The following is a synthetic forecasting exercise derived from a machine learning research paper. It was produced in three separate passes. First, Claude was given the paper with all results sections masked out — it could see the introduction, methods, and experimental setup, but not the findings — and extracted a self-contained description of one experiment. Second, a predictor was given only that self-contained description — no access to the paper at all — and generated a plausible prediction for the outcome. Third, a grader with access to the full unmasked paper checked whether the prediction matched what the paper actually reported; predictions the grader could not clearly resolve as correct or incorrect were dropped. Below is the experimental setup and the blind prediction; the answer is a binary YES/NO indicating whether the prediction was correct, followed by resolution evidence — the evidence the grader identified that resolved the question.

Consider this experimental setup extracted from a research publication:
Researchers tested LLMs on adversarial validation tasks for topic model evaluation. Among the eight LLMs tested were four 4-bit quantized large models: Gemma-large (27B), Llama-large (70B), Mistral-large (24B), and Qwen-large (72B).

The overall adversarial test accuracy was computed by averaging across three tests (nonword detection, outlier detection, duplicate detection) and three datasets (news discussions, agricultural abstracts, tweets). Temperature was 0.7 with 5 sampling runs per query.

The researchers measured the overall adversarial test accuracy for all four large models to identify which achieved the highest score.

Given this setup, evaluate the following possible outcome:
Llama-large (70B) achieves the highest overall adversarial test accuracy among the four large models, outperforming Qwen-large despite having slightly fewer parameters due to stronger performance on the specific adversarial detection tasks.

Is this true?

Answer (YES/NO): NO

Work to be completed
Starting at the line with "Researchers tested LLMs", print each remaining line of the listing above exactly as it appears.

Written reply
Researchers tested LLMs on adversarial validation tasks for topic model evaluation. Among the eight LLMs tested were four 4-bit quantized large models: Gemma-large (27B), Llama-large (70B), Mistral-large (24B), and Qwen-large (72B).

The overall adversarial test accuracy was computed by averaging across three tests (nonword detection, outlier detection, duplicate detection) and three datasets (news discussions, agricultural abstracts, tweets). Temperature was 0.7 with 5 sampling runs per query.

The researchers measured the overall adversarial test accuracy for all four large models to identify which achieved the highest score.

Given this setup, evaluate the following possible outcome:
Llama-large (70B) achieves the highest overall adversarial test accuracy among the four large models, outperforming Qwen-large despite having slightly fewer parameters due to stronger performance on the specific adversarial detection tasks.

Is this true?

Answer (YES/NO): NO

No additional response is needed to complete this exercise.